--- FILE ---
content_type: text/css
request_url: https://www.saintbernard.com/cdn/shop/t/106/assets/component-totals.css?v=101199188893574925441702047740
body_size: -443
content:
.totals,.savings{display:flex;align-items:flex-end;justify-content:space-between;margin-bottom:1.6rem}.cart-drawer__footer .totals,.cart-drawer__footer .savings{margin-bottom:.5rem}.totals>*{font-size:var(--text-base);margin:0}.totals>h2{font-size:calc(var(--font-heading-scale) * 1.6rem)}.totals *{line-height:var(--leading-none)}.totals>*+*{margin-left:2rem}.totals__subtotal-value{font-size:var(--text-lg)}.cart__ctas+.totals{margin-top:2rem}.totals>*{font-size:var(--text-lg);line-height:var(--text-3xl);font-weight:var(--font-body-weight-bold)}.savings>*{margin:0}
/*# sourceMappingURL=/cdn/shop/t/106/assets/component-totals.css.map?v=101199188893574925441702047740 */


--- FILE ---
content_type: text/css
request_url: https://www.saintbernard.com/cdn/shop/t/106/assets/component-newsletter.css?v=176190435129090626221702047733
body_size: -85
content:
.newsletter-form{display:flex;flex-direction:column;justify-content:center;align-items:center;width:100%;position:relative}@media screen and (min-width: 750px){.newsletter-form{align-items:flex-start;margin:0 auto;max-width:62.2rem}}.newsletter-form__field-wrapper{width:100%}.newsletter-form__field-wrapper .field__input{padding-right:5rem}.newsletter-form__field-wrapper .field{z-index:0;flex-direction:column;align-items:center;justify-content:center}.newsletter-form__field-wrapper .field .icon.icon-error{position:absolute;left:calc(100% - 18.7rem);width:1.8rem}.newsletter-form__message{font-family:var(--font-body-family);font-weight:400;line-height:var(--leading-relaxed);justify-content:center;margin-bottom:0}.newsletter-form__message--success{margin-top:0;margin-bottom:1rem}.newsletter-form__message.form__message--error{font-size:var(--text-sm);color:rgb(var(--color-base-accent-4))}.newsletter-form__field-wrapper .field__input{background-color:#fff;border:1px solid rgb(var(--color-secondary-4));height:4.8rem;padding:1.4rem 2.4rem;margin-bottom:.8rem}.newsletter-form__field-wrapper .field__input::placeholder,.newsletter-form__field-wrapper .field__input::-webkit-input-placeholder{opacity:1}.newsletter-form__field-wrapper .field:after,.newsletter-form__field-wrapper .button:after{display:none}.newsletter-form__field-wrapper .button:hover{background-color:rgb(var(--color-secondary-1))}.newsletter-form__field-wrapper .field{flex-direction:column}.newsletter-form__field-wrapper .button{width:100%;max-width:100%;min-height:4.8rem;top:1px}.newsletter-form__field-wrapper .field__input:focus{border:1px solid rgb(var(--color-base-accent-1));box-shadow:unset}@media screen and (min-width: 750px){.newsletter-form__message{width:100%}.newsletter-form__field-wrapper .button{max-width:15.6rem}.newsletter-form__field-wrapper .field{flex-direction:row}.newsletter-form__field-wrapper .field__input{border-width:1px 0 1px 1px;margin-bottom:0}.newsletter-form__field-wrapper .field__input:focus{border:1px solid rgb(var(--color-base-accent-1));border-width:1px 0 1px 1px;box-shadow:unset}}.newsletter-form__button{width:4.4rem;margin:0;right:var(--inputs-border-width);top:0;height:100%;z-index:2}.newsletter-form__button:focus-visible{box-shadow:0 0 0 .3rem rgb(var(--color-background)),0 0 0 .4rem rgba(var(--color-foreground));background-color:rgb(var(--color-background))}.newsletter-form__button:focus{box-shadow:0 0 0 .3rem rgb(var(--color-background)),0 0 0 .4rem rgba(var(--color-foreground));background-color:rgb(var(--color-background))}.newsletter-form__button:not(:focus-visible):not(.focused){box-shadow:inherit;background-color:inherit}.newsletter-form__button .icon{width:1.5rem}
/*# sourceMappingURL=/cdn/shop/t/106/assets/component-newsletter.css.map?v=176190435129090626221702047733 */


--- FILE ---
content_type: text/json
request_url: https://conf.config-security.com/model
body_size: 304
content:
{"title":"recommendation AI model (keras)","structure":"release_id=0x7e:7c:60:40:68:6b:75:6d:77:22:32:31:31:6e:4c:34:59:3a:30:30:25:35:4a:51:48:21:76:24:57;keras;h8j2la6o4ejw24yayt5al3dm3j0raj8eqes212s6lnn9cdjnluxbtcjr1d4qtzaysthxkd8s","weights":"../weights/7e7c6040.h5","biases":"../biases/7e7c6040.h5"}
--
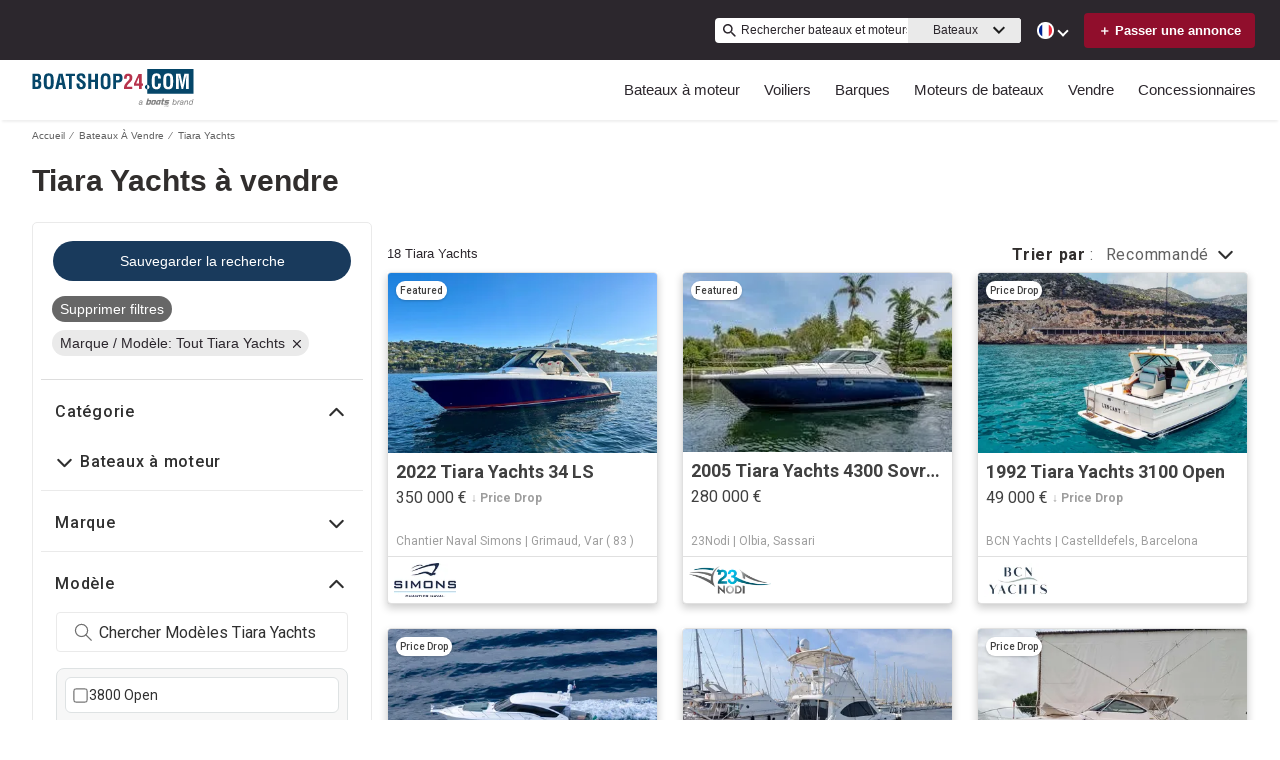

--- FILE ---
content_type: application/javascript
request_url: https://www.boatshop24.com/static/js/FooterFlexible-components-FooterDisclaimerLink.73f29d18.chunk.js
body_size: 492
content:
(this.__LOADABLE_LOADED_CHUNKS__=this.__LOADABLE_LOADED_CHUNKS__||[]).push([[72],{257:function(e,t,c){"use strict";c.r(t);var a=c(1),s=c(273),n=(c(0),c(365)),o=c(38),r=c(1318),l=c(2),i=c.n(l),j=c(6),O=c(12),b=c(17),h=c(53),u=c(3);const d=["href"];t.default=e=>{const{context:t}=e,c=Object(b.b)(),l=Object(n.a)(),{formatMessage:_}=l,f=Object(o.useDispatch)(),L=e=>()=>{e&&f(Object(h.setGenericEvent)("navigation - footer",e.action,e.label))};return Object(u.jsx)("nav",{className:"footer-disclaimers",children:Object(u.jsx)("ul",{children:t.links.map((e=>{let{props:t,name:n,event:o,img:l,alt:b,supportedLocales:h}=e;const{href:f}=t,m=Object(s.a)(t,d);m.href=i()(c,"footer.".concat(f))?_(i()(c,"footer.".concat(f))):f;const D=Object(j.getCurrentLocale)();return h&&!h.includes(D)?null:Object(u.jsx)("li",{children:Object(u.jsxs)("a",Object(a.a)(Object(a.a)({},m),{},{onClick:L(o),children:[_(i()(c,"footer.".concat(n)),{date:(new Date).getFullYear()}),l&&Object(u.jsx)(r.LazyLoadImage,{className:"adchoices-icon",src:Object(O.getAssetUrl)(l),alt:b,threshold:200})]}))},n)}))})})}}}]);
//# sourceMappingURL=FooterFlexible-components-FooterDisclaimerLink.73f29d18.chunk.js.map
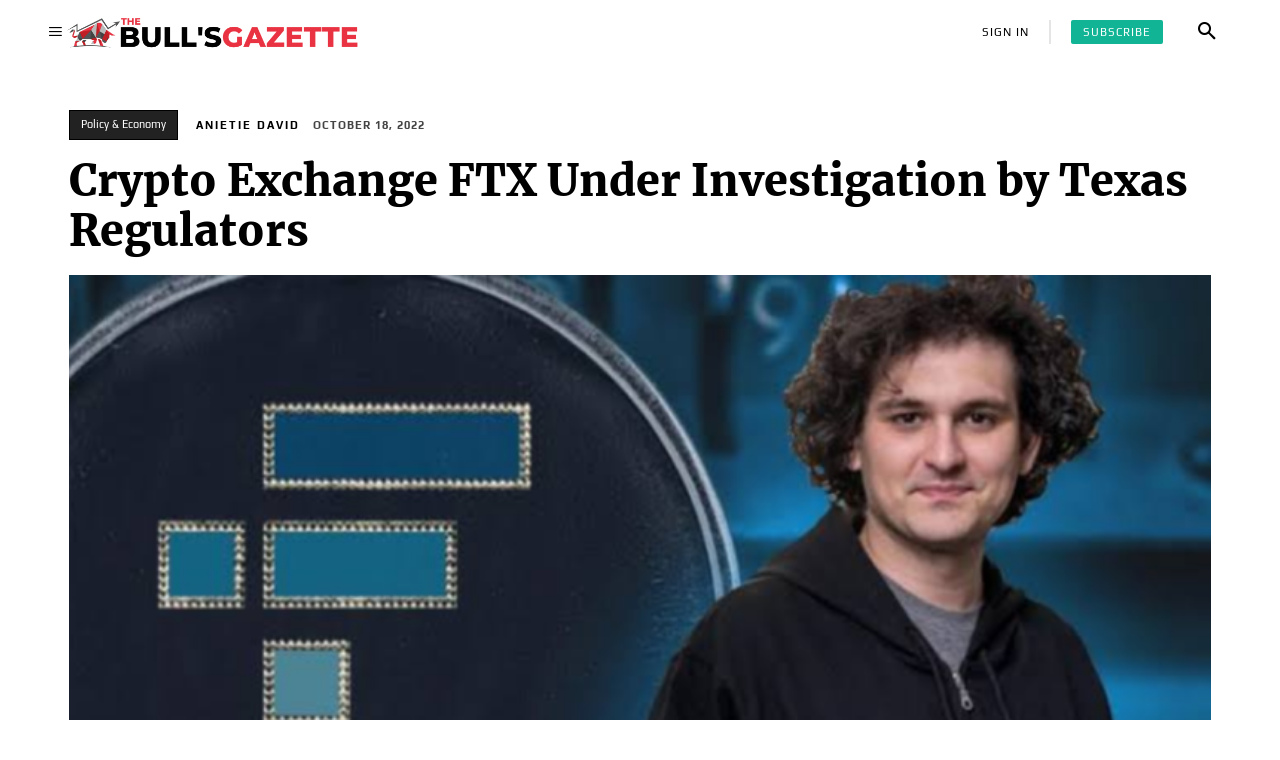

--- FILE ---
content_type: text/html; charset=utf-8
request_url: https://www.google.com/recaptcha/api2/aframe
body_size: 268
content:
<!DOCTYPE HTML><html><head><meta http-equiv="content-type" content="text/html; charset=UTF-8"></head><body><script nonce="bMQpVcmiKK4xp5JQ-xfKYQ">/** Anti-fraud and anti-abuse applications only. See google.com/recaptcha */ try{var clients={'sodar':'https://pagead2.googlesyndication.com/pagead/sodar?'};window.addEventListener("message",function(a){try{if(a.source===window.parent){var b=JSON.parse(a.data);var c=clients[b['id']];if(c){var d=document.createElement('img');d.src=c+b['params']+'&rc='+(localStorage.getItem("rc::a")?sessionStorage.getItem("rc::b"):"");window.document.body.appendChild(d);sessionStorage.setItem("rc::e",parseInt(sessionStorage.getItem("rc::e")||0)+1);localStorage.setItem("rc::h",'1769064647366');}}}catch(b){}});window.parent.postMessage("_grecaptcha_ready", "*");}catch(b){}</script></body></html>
...
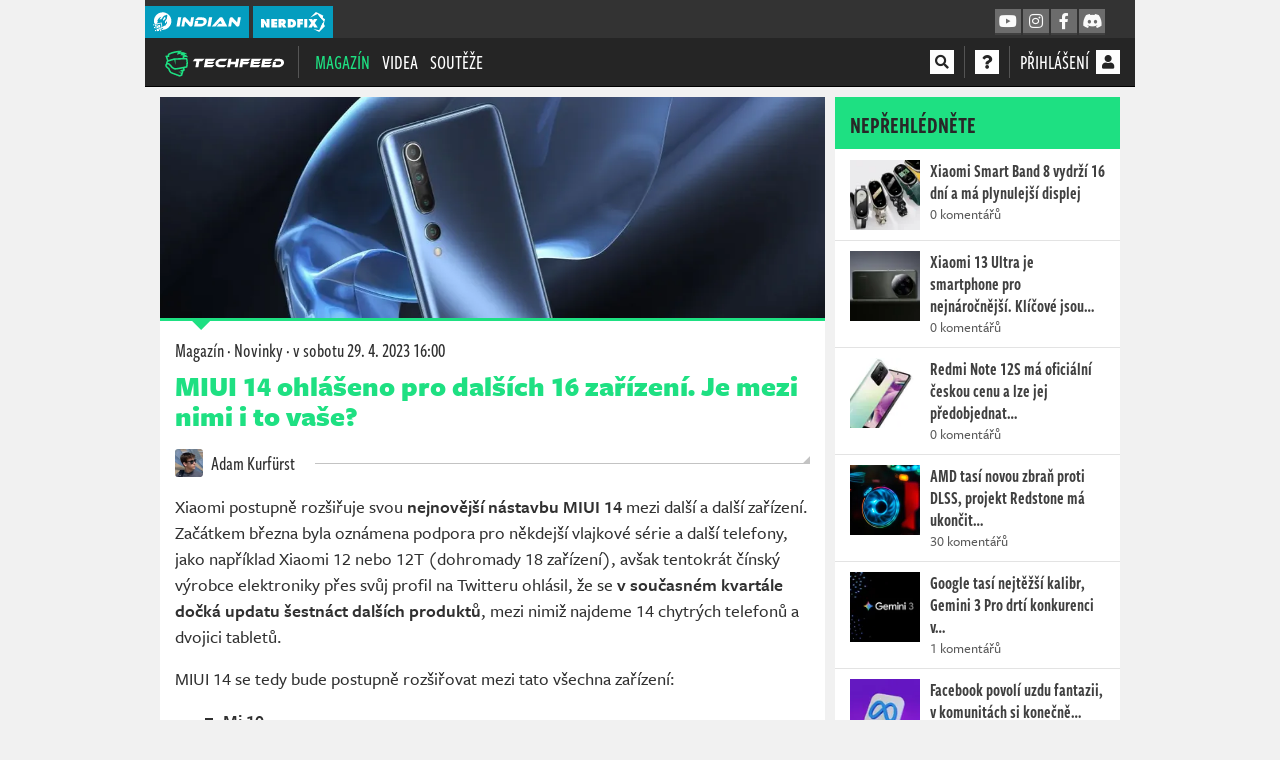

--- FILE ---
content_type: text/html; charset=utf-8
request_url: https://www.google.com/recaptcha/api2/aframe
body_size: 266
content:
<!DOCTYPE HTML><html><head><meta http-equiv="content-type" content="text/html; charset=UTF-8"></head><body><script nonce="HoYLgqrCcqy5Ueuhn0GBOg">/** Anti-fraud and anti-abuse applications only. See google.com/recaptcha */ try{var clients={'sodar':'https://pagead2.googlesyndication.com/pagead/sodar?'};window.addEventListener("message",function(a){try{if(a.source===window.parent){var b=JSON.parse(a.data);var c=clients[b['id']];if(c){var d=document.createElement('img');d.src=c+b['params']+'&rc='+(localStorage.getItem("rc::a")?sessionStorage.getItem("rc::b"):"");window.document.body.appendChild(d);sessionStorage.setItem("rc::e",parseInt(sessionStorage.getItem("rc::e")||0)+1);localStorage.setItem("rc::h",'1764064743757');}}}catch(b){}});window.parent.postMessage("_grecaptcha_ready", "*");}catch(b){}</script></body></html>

[ASSIGNED TASK] Check each line of the listing above, and copy it if it contains the word "equiv".

[OUTPUT FOR THIS TASK]
<!DOCTYPE HTML><html><head><meta http-equiv="content-type" content="text/html; charset=UTF-8"></head><body><script nonce="bMQpVcmiKK4xp5JQ-xfKYQ">/** Anti-fraud and anti-abuse applications only. See google.com/recaptcha */ try{var clients={'sodar':'https://pagead2.googlesyndication.com/pagead/sodar?'};window.addEventListener("message",function(a){try{if(a.source===window.parent){var b=JSON.parse(a.data);var c=clients[b['id']];if(c){var d=document.createElement('img');d.src=c+b['params']+'&rc='+(localStorage.getItem("rc::a")?sessionStorage.getItem("rc::b"):"");window.document.body.appendChild(d);sessionStorage.setItem("rc::e",parseInt(sessionStorage.getItem("rc::e")||0)+1);localStorage.setItem("rc::h",'1769064647366');}}}catch(b){}});window.parent.postMessage("_grecaptcha_ready", "*");}catch(b){}</script></body></html>
<!DOCTYPE HTML><html><head><meta http-equiv="content-type" content="text/html; charset=UTF-8"></head><body><script nonce="HoYLgqrCcqy5Ueuhn0GBOg">/** Anti-fraud and anti-abuse applications only. See google.com/recaptcha */ try{var clients={'sodar':'https://pagead2.googlesyndication.com/pagead/sodar?'};window.addEventListener("message",function(a){try{if(a.source===window.parent){var b=JSON.parse(a.data);var c=clients[b['id']];if(c){var d=document.createElement('img');d.src=c+b['params']+'&rc='+(localStorage.getItem("rc::a")?sessionStorage.getItem("rc::b"):"");window.document.body.appendChild(d);sessionStorage.setItem("rc::e",parseInt(sessionStorage.getItem("rc::e")||0)+1);localStorage.setItem("rc::h",'1764064743757');}}}catch(b){}});window.parent.postMessage("_grecaptcha_ready", "*");}catch(b){}</script></body></html>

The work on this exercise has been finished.